*** Begin section ***

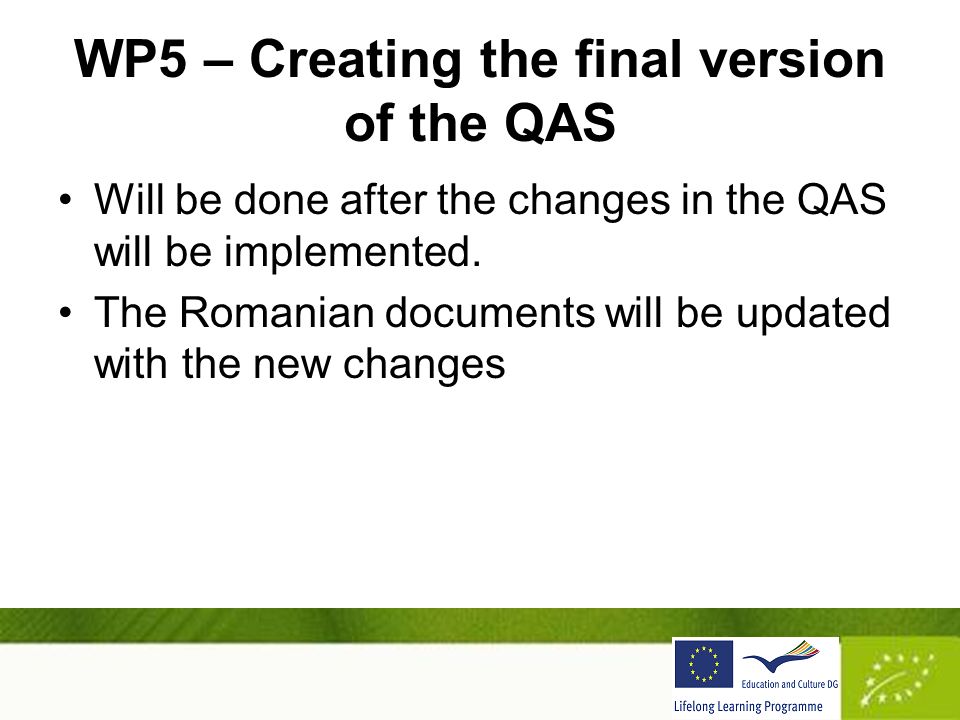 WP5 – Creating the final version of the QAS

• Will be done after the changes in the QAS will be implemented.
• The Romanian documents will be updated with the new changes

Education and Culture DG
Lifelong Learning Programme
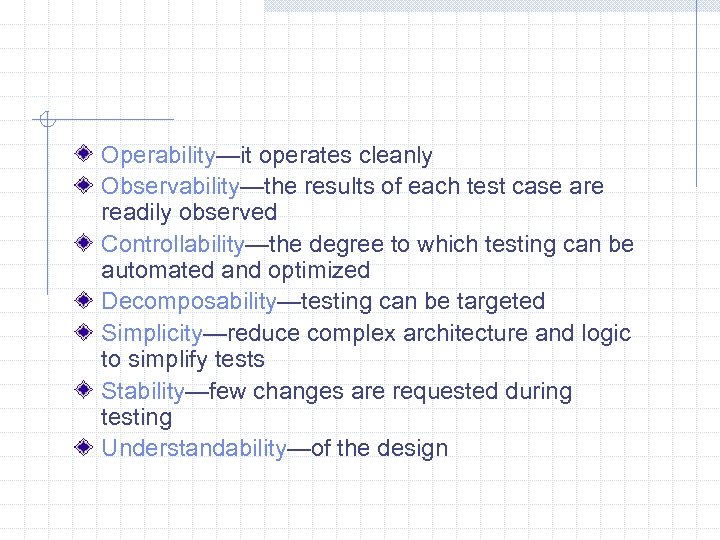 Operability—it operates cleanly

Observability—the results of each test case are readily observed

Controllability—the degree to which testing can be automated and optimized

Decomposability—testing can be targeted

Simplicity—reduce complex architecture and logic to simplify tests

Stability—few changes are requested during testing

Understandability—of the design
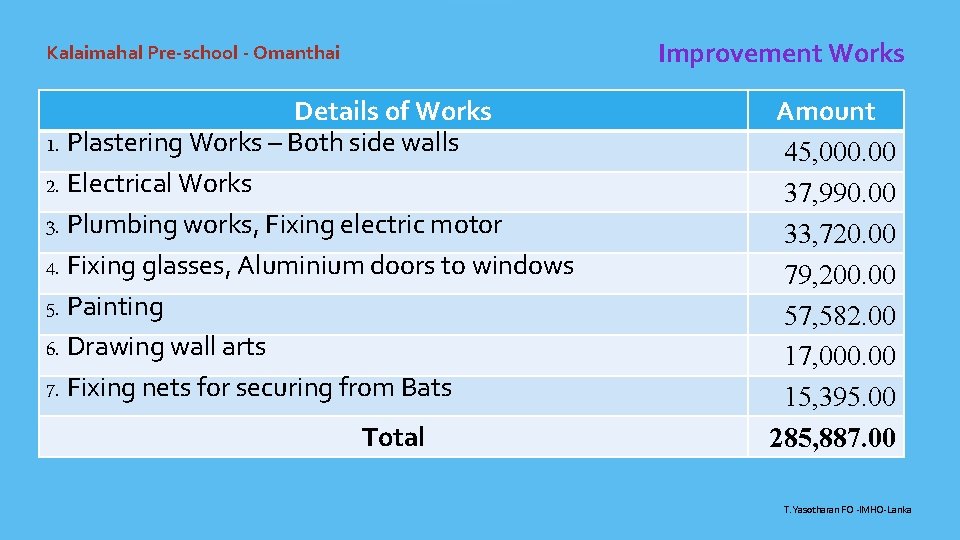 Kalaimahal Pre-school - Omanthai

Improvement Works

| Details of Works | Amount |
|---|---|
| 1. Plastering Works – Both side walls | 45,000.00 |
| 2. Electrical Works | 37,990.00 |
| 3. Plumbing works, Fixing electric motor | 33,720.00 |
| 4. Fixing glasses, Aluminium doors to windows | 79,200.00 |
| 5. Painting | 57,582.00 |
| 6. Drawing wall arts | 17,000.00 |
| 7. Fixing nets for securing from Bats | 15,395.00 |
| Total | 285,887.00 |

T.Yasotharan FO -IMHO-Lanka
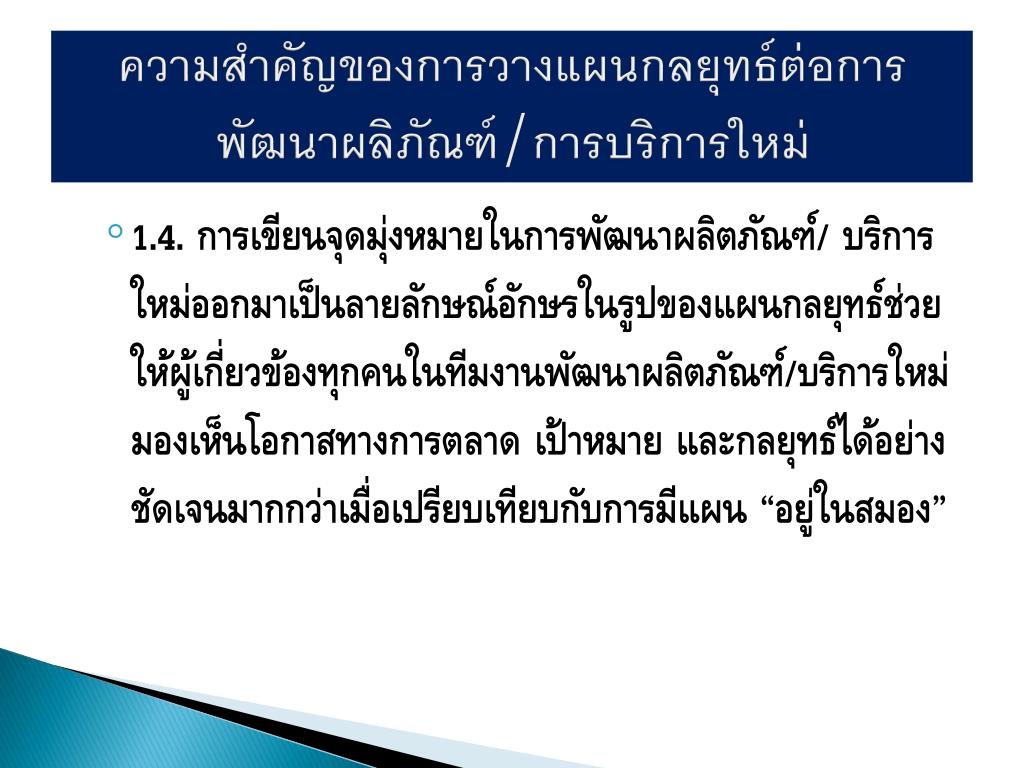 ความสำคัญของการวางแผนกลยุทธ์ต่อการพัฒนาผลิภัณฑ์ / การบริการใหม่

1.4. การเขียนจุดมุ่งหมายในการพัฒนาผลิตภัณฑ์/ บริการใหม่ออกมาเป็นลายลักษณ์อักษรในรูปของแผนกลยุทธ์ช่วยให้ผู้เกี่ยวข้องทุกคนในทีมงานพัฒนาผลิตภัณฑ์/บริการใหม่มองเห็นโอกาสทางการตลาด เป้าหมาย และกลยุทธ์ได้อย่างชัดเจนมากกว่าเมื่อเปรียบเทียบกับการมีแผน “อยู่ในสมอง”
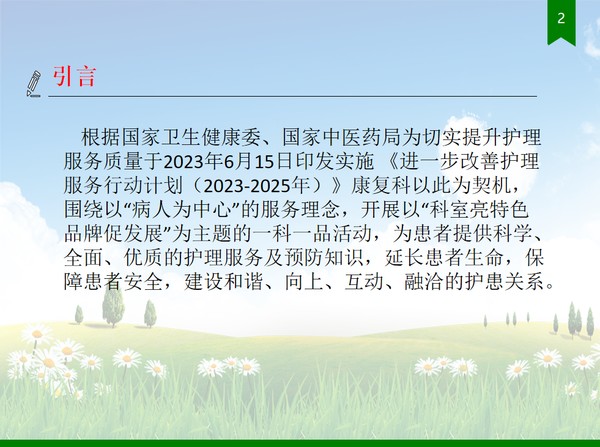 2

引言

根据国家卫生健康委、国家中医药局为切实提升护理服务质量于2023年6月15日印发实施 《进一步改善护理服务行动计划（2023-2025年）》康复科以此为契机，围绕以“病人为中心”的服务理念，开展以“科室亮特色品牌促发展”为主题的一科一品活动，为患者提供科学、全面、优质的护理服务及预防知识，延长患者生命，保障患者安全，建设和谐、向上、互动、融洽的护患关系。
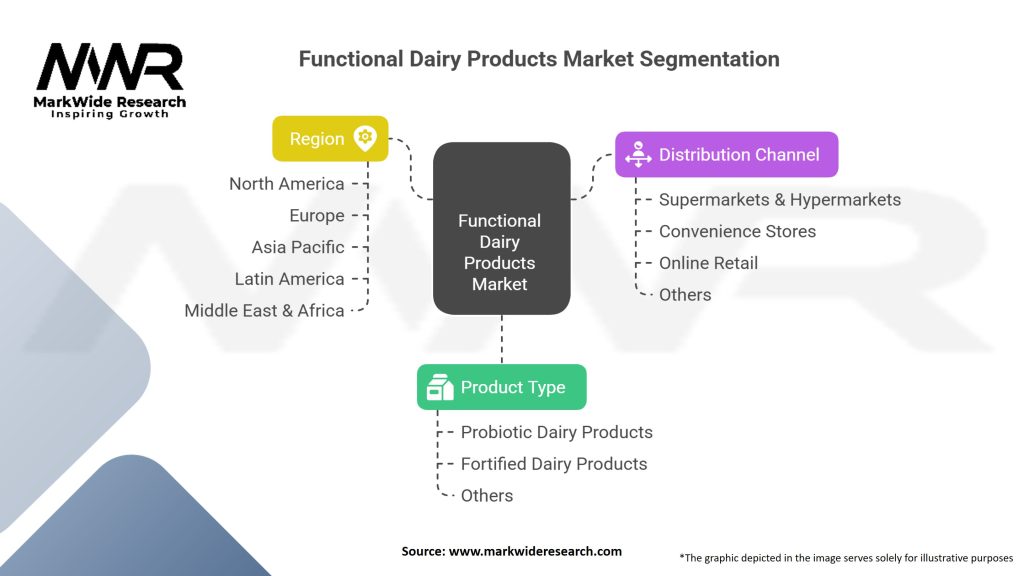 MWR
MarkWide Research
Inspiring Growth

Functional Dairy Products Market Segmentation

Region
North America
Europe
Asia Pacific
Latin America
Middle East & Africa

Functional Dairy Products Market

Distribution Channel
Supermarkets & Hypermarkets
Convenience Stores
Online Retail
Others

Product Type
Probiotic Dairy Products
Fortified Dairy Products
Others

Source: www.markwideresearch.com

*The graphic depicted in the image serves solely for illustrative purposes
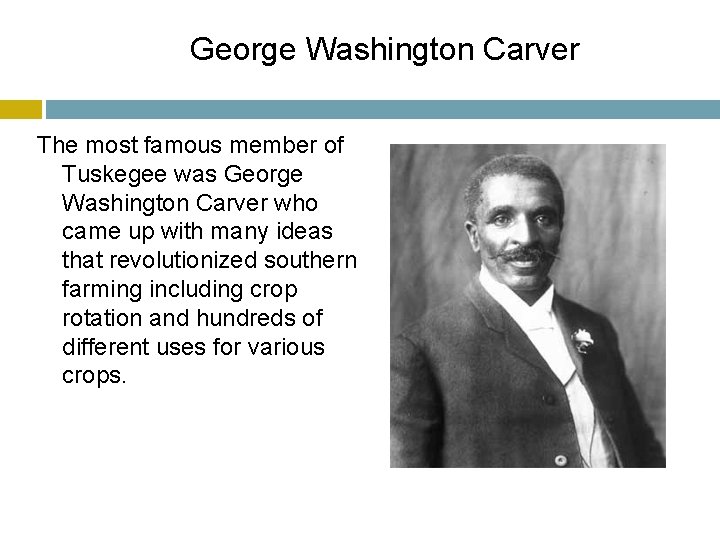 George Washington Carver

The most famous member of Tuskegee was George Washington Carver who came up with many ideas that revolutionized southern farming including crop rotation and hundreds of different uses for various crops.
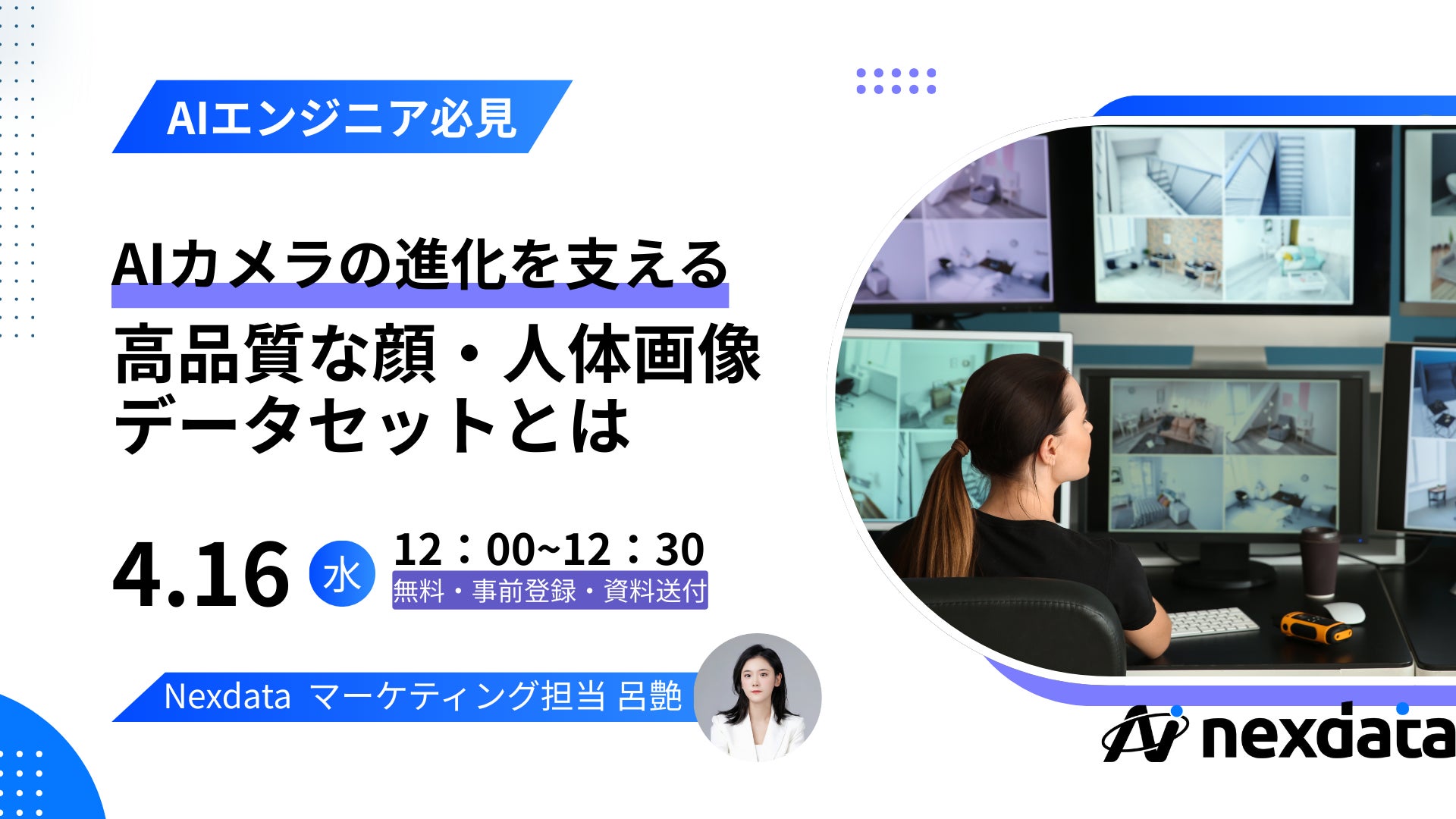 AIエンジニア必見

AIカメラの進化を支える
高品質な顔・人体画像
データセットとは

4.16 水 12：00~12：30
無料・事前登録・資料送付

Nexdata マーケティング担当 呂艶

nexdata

*** End section ***

## TASK STATEMENT
Isolate each line of the listing above that includes "changes". Copy it.

## ANSWER TO THIS EXERCISE
• Will be done after the changes in the QAS will be implemented.
• The Romanian documents will be updated with the new changes
Stability—few changes are requested during testing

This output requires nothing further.